Throughout the 1980s God gave us this Scripture again and again and promised us that North, South, East and West, all of Africa was ours if we would but arise and walk! This is still valid for us right now.

 

“Since you are eager for manifestations of the Spirit, strive to excel in building the Church” (1 Corinthians 14:12).

The ministry has always been eager to see the Holy Spirit work amongst us and through us, even with manifestations, but the Lord said there was a condition attached to this, namely that we should “strive to excel in building the Church.” We were not just to be good at it, we were to excel at it. And when African Enterprise can no longer excel in this God-given task, then we will not see the manifestations of the Spirit which we long to witness.

 

“Make love your aim and earnestly desire the spiritual gifts, especially that you may prophesy” (1 Corinthians 14:1).

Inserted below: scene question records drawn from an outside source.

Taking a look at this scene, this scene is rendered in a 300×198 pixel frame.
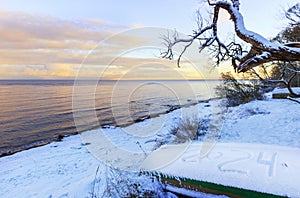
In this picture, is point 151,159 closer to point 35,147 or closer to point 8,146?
point 35,147

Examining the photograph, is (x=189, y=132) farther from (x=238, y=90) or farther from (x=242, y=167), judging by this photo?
(x=238, y=90)

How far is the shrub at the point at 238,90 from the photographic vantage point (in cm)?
2011

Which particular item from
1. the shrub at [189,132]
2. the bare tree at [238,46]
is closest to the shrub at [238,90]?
the shrub at [189,132]

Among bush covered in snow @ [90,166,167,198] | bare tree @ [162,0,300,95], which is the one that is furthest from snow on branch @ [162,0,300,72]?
bush covered in snow @ [90,166,167,198]

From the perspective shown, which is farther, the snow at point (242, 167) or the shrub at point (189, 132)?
the shrub at point (189, 132)

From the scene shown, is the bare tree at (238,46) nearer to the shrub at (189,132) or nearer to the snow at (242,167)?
the snow at (242,167)

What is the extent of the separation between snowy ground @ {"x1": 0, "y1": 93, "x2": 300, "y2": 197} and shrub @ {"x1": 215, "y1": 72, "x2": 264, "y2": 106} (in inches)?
190

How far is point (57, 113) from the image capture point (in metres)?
22.6

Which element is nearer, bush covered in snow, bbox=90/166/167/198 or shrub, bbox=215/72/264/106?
bush covered in snow, bbox=90/166/167/198

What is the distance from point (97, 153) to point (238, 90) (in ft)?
49.8

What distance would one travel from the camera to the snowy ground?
22.5ft

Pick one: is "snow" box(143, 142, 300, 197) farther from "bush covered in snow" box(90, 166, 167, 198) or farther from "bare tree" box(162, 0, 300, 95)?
"bare tree" box(162, 0, 300, 95)

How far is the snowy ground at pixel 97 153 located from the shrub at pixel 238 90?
4837mm

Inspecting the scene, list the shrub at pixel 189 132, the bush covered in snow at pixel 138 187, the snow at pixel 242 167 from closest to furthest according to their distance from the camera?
the snow at pixel 242 167
the bush covered in snow at pixel 138 187
the shrub at pixel 189 132
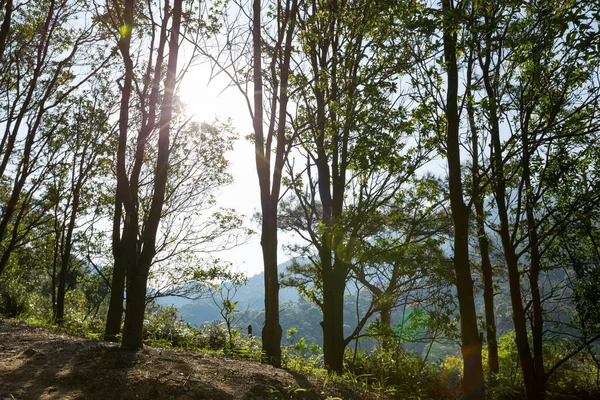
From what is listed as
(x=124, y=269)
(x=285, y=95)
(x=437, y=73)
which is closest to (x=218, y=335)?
(x=124, y=269)

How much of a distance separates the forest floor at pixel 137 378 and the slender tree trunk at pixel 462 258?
169cm

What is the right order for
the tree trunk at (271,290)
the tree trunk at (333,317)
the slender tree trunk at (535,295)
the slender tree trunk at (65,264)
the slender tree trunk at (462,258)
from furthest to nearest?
the slender tree trunk at (65,264) → the tree trunk at (333,317) → the slender tree trunk at (535,295) → the tree trunk at (271,290) → the slender tree trunk at (462,258)

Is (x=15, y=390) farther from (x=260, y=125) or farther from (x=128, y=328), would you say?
(x=260, y=125)

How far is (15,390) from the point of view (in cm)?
331

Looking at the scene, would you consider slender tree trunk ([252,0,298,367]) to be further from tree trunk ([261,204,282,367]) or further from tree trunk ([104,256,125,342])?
tree trunk ([104,256,125,342])

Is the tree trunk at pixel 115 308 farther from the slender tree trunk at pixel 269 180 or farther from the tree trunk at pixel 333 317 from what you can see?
the tree trunk at pixel 333 317

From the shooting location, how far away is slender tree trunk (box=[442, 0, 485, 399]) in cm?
555

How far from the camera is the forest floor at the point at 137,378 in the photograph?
10.9 ft

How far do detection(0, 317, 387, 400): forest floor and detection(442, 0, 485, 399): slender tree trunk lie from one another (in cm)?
169

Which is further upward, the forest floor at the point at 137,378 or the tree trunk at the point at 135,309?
the tree trunk at the point at 135,309

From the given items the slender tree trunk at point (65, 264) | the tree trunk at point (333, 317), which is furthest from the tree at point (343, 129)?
the slender tree trunk at point (65, 264)

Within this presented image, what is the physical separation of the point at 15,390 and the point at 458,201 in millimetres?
5777

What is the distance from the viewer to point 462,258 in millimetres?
5832

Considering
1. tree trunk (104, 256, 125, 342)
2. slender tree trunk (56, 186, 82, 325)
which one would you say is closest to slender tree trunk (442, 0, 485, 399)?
tree trunk (104, 256, 125, 342)
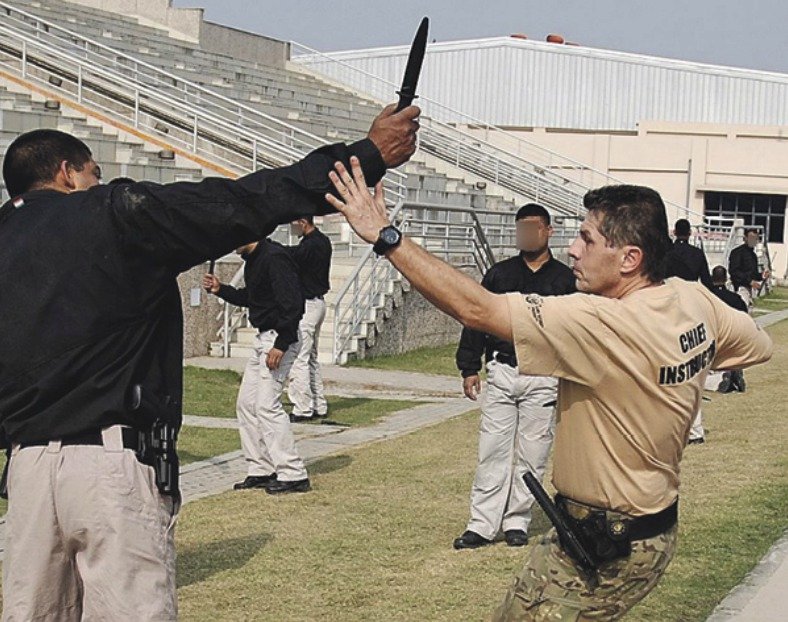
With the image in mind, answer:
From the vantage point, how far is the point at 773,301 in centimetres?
3541

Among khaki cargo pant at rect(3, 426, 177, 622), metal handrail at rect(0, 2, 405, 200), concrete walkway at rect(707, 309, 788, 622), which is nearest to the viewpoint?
khaki cargo pant at rect(3, 426, 177, 622)

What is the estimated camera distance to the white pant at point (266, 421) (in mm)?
9695

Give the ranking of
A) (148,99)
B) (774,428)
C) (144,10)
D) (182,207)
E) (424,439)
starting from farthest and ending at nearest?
(144,10) < (148,99) < (774,428) < (424,439) < (182,207)

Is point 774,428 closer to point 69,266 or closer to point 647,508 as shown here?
point 647,508

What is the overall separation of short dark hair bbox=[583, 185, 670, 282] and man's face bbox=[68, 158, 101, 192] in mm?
1578

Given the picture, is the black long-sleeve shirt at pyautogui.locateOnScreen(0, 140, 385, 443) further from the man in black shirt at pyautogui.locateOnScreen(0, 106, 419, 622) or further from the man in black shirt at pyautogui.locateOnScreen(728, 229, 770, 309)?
the man in black shirt at pyautogui.locateOnScreen(728, 229, 770, 309)

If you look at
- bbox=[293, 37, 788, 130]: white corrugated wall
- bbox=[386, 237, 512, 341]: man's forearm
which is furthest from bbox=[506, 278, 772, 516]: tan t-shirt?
bbox=[293, 37, 788, 130]: white corrugated wall

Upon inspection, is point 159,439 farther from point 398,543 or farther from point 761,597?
point 398,543

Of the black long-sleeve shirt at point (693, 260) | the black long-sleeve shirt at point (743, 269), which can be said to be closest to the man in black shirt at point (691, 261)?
the black long-sleeve shirt at point (693, 260)

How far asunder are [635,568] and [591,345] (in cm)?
74

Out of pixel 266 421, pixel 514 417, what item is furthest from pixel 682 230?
pixel 514 417

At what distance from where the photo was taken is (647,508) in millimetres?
4293

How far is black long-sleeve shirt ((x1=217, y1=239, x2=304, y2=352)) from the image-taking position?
970 cm

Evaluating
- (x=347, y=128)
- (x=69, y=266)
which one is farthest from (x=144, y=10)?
(x=69, y=266)
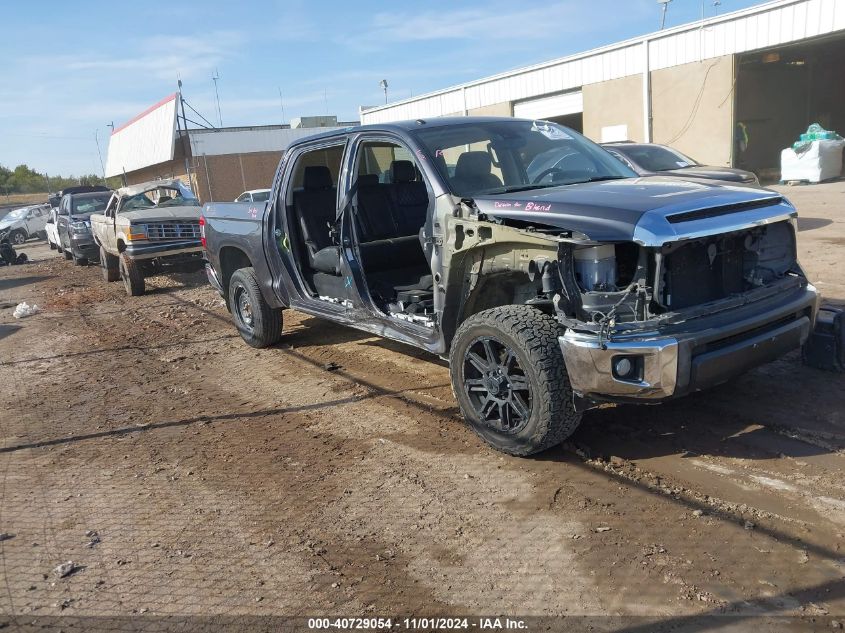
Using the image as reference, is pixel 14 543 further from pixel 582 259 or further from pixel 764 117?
pixel 764 117

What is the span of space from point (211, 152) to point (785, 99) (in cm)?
2458

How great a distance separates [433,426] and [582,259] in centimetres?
171

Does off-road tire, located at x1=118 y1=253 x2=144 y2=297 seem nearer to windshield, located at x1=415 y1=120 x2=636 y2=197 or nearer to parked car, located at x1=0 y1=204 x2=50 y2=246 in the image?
windshield, located at x1=415 y1=120 x2=636 y2=197

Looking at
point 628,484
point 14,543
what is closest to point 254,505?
point 14,543

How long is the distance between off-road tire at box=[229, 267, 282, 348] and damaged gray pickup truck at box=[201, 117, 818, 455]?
4.83 feet

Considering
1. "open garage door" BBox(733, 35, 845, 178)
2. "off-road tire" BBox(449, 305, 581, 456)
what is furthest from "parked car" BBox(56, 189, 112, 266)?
"open garage door" BBox(733, 35, 845, 178)

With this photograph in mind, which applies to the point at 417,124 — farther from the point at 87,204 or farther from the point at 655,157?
the point at 87,204

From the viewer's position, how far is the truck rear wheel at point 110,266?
13.8 meters

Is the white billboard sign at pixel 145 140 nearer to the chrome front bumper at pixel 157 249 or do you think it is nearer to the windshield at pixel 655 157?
the chrome front bumper at pixel 157 249

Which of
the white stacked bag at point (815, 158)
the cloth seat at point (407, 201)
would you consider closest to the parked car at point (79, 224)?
the cloth seat at point (407, 201)

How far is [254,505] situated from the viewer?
384 centimetres

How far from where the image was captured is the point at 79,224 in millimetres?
16359

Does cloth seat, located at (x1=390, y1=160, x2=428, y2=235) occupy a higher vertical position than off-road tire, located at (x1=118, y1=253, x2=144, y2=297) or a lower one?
higher

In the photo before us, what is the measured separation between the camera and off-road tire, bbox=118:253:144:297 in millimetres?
11641
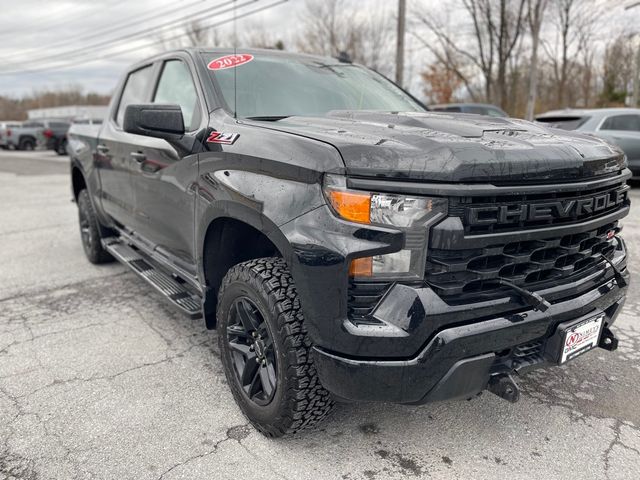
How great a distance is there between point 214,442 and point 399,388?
971 mm

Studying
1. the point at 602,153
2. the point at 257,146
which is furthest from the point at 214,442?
the point at 602,153

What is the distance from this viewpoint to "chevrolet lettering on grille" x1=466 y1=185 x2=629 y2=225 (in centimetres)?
185

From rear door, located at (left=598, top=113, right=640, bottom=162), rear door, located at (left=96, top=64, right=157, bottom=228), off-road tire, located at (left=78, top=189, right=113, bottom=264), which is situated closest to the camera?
rear door, located at (left=96, top=64, right=157, bottom=228)

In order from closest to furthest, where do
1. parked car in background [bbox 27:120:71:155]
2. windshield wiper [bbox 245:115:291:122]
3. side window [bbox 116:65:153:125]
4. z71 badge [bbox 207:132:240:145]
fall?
z71 badge [bbox 207:132:240:145] → windshield wiper [bbox 245:115:291:122] → side window [bbox 116:65:153:125] → parked car in background [bbox 27:120:71:155]

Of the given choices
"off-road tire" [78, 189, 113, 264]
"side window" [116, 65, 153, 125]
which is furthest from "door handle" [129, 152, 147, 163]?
"off-road tire" [78, 189, 113, 264]

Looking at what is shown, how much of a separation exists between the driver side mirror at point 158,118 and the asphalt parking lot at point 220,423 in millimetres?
1383

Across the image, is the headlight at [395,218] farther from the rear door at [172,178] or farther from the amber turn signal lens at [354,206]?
the rear door at [172,178]

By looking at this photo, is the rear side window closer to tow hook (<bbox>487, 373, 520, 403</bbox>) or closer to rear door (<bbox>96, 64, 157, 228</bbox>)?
rear door (<bbox>96, 64, 157, 228</bbox>)

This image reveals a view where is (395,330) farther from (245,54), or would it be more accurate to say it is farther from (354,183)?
(245,54)

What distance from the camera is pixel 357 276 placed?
1863mm

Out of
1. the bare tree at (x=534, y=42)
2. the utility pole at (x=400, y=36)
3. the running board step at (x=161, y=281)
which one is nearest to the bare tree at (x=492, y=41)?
the bare tree at (x=534, y=42)

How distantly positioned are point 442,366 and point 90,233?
14.2 ft

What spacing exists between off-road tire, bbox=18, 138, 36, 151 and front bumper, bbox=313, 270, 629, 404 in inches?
1284

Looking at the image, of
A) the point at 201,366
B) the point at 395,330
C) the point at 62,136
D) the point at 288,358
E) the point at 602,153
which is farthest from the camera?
the point at 62,136
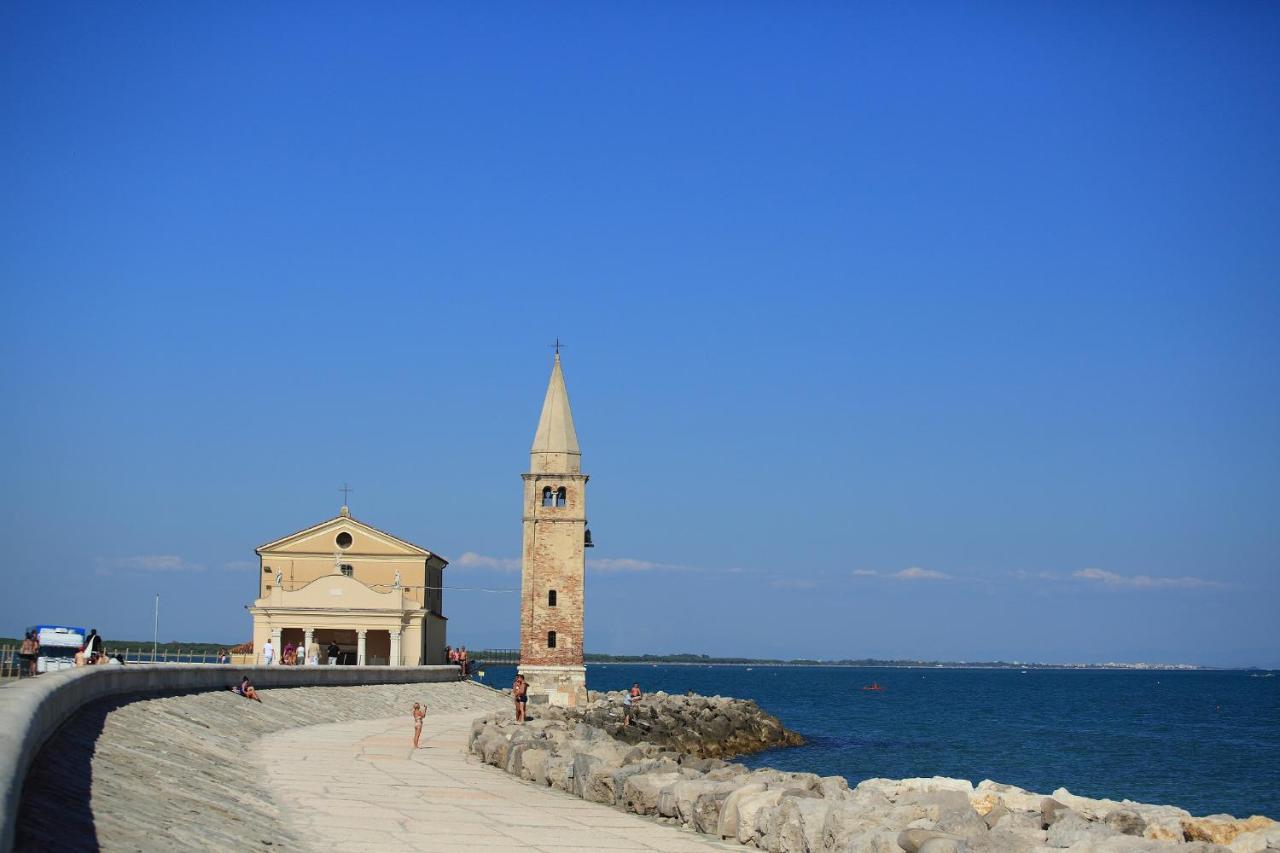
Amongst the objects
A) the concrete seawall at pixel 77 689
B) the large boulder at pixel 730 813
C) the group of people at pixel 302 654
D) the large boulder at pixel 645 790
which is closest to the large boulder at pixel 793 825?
the large boulder at pixel 730 813

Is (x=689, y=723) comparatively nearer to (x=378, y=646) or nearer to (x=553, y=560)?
(x=553, y=560)

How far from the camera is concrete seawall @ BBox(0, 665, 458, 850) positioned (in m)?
9.01

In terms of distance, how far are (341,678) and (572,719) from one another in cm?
782

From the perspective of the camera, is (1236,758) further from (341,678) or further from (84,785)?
(84,785)

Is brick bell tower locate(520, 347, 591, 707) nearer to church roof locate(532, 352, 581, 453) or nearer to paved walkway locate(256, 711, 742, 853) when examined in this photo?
church roof locate(532, 352, 581, 453)

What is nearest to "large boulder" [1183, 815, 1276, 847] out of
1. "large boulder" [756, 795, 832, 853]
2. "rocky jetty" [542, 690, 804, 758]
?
"large boulder" [756, 795, 832, 853]

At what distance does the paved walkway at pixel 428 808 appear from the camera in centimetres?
1486

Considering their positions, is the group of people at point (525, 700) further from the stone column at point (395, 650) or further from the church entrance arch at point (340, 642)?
the church entrance arch at point (340, 642)

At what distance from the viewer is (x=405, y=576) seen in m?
59.8

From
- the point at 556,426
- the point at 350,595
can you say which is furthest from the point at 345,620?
the point at 556,426

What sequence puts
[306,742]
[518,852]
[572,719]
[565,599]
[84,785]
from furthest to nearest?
[565,599]
[572,719]
[306,742]
[518,852]
[84,785]

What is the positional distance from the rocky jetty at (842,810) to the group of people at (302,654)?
80.4 ft

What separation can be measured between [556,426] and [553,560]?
563 centimetres

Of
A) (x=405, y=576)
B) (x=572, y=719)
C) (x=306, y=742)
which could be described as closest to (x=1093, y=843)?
(x=306, y=742)
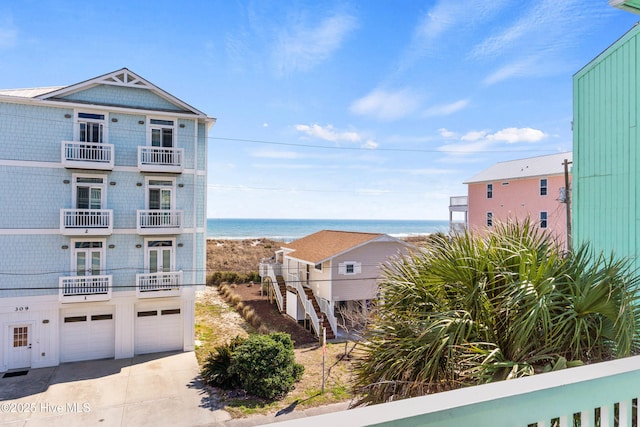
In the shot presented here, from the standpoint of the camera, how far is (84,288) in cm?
685

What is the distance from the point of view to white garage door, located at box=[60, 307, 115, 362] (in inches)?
274

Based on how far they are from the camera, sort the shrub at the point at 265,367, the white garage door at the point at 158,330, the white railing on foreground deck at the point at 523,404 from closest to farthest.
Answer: the white railing on foreground deck at the point at 523,404 → the shrub at the point at 265,367 → the white garage door at the point at 158,330

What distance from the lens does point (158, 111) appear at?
727 centimetres

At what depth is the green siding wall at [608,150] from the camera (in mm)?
2281

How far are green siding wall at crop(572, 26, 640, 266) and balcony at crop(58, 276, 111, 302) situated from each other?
25.0 feet

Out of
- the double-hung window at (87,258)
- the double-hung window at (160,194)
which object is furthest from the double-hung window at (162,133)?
the double-hung window at (87,258)

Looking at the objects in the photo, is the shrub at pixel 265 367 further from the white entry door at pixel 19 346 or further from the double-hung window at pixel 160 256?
the white entry door at pixel 19 346

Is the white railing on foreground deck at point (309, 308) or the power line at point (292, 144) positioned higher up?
the power line at point (292, 144)

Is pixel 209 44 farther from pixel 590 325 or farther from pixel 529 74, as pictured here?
pixel 590 325

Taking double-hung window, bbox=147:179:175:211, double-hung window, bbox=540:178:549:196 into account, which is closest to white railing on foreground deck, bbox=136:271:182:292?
double-hung window, bbox=147:179:175:211

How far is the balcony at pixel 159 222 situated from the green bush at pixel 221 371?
2.80 meters

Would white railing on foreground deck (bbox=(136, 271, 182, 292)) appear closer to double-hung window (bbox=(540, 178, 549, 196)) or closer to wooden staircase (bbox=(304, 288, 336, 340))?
wooden staircase (bbox=(304, 288, 336, 340))

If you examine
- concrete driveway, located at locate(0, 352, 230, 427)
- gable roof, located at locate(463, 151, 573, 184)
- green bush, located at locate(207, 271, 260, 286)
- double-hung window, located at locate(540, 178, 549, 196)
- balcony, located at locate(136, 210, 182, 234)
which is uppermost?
gable roof, located at locate(463, 151, 573, 184)

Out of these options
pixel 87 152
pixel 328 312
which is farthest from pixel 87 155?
pixel 328 312
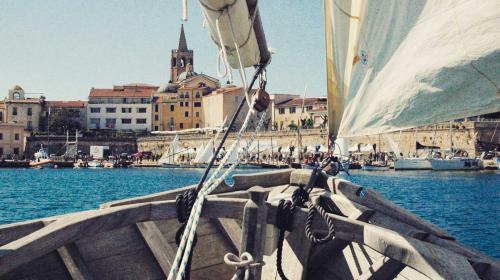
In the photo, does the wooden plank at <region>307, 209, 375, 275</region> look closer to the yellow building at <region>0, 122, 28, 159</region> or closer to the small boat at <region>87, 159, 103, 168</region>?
the small boat at <region>87, 159, 103, 168</region>

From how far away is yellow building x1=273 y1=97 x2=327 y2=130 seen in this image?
313ft

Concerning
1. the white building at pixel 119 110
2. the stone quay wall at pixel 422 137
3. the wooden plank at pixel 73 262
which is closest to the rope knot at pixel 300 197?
the wooden plank at pixel 73 262

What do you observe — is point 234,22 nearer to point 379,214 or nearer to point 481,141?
point 379,214

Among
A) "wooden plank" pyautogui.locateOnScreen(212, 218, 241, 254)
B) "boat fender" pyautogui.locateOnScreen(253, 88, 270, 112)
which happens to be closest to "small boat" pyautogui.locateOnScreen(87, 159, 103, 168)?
"wooden plank" pyautogui.locateOnScreen(212, 218, 241, 254)

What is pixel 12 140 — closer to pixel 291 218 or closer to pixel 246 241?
pixel 246 241

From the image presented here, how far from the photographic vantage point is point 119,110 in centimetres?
11106

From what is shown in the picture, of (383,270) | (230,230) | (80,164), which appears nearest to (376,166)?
(80,164)

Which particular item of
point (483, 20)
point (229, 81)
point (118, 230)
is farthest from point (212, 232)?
point (483, 20)

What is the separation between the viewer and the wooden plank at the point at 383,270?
4.89m

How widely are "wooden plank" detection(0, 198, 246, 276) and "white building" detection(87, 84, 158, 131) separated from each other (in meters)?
107

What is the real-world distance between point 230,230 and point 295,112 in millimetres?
94520

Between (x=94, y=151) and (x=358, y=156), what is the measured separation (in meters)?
43.3

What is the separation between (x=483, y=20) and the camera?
469 cm

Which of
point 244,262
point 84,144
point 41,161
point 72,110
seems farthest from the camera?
point 72,110
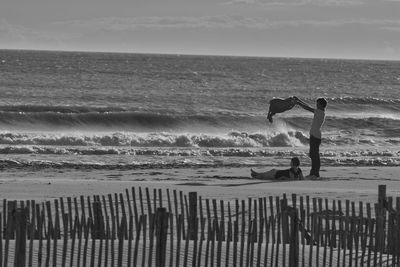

When Renewal came in different parts of Africa, and around the world, African Enterprise followed a bridge-building road between conventional Evangelicals, who stressed love and the fruit of the Spirit, and Pentecostals and Charismatics who stressed the gifts. In African Enterprise we saw that it is not either love or gifts, but love and gifts. This brought a healing ministry in many communities and helped churches come together to be ready for the inter-denominational citywide evangelism we were promoting everywhere.